The book reduces to a decision made in a room, should we fine-tune this, and how, and these ten worked playbooks (support, extraction, classification, internal code assistant, legal/policy, medical summarization, sales/brand voice, knowledge base, agent tool discipline, cost reduction) each answer the same five questions: when to fine-tune, when not to, what data, what eval, what goes wrong, run through TRAIN. Read together, they reveal the thesis as a pattern: in every case the train-target is behavior (style, format, task structure, tool discipline, domain phrasing, retrieval relevance, routing) and the don't-train list is the same family (current facts, business state, permissions, fast-changing policy, knowledge-base content); the data discipline is identical (clean, consistent, covered, decontaminated, facts slotted out); the eval discipline is identical (beat the cheaper baseline, hold the regression wall, watch protected slices); and the failure mode is identical (a fluent model confidently reciting something stale, or a silently broken capability).

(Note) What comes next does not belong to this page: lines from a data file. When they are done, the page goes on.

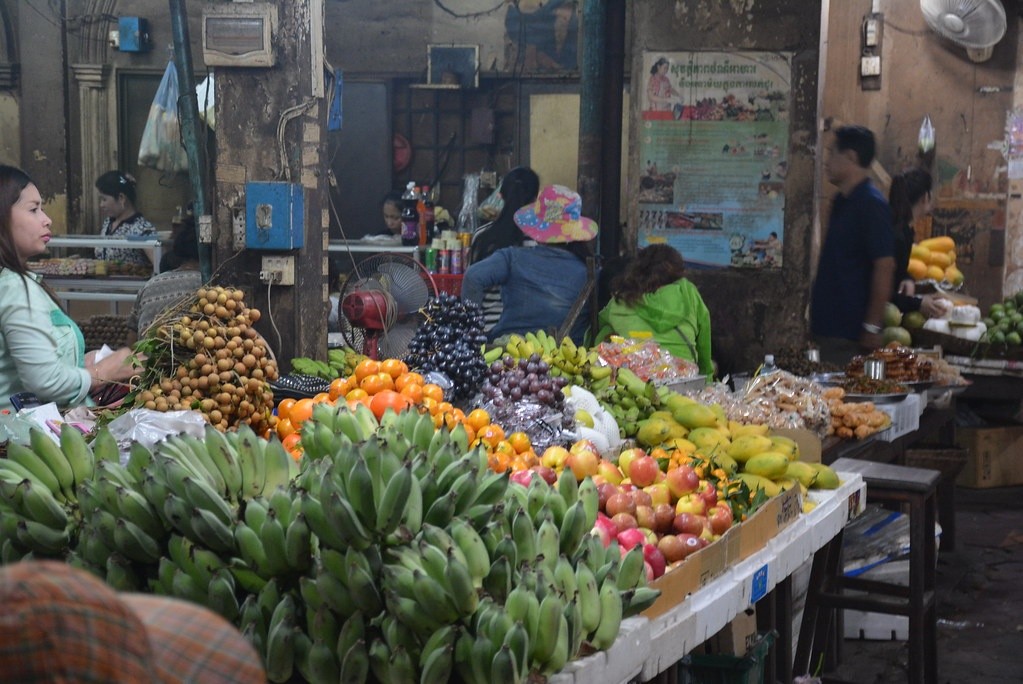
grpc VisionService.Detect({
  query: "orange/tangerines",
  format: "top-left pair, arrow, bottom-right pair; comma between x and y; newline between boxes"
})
265,358 -> 537,480
649,446 -> 757,522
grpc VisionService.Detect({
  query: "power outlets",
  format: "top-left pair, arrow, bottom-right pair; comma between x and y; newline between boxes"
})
231,207 -> 247,252
109,31 -> 119,47
261,256 -> 295,285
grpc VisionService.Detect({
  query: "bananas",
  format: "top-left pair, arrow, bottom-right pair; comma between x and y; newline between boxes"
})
481,329 -> 675,438
1,402 -> 664,683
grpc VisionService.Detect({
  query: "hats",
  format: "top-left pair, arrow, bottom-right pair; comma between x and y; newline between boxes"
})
513,185 -> 598,243
0,562 -> 265,684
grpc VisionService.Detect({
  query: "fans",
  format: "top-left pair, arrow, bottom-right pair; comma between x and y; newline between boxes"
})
920,0 -> 1006,63
337,251 -> 439,361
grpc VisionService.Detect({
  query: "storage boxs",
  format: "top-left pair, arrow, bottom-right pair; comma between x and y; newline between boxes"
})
843,553 -> 939,640
874,393 -> 922,443
952,421 -> 1023,489
684,599 -> 776,683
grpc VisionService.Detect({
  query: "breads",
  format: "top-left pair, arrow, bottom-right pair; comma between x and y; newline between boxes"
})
872,340 -> 966,387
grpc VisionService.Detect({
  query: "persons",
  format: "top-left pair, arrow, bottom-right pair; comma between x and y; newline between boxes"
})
468,167 -> 541,332
0,164 -> 146,413
127,216 -> 202,345
647,58 -> 684,111
95,171 -> 157,270
811,126 -> 898,364
889,171 -> 932,302
462,186 -> 599,346
583,244 -> 713,382
377,194 -> 405,235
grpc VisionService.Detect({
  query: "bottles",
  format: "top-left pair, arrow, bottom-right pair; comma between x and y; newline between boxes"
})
759,354 -> 778,375
400,182 -> 434,247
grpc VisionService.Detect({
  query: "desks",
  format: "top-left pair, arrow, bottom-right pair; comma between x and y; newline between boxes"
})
827,379 -> 978,555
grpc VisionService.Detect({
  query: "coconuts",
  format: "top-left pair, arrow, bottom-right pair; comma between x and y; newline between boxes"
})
884,303 -> 924,345
985,289 -> 1023,346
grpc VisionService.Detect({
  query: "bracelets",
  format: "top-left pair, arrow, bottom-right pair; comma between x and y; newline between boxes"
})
862,322 -> 881,333
94,366 -> 100,385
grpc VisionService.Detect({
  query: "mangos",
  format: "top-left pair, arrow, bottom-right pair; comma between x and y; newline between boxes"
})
630,393 -> 845,497
801,498 -> 816,512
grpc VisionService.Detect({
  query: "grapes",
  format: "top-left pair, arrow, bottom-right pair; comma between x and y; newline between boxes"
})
398,288 -> 572,455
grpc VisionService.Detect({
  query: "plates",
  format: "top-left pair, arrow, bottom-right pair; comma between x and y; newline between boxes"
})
813,370 -> 935,405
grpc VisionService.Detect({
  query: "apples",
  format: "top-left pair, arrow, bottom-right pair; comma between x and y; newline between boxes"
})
511,440 -> 734,586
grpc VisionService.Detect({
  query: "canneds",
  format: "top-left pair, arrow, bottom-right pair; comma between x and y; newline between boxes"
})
425,231 -> 472,275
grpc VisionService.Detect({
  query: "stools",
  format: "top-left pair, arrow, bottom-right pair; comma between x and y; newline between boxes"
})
794,457 -> 942,684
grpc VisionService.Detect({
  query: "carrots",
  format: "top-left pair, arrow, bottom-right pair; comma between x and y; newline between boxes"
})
699,372 -> 886,439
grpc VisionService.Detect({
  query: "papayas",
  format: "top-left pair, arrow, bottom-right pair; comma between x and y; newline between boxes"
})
908,235 -> 962,286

Notable specifics: support and KB assistants mostly need retrieval (and the KB's best fine-tune is the retriever, not the generator); legal and medical carry the domain-phrasing confidence trap and demand grounded faithfulness plus human review; sales/brand is the clearest style and preference-tuning case but risks sycophancy; agent tool discipline is a strong under-used Toolformer-style case with a critical fabrication-on-failure eval; and cost reduction is justified only when a specialized small model provably matches the large one on the golden set with the hard tail routed up. The decision is never "fine-tune or not" in the abstract, it is "what are we changing, behavior or knowledge, and can we prove training is the right way," asked ten times and answered ten ways by the same five questions.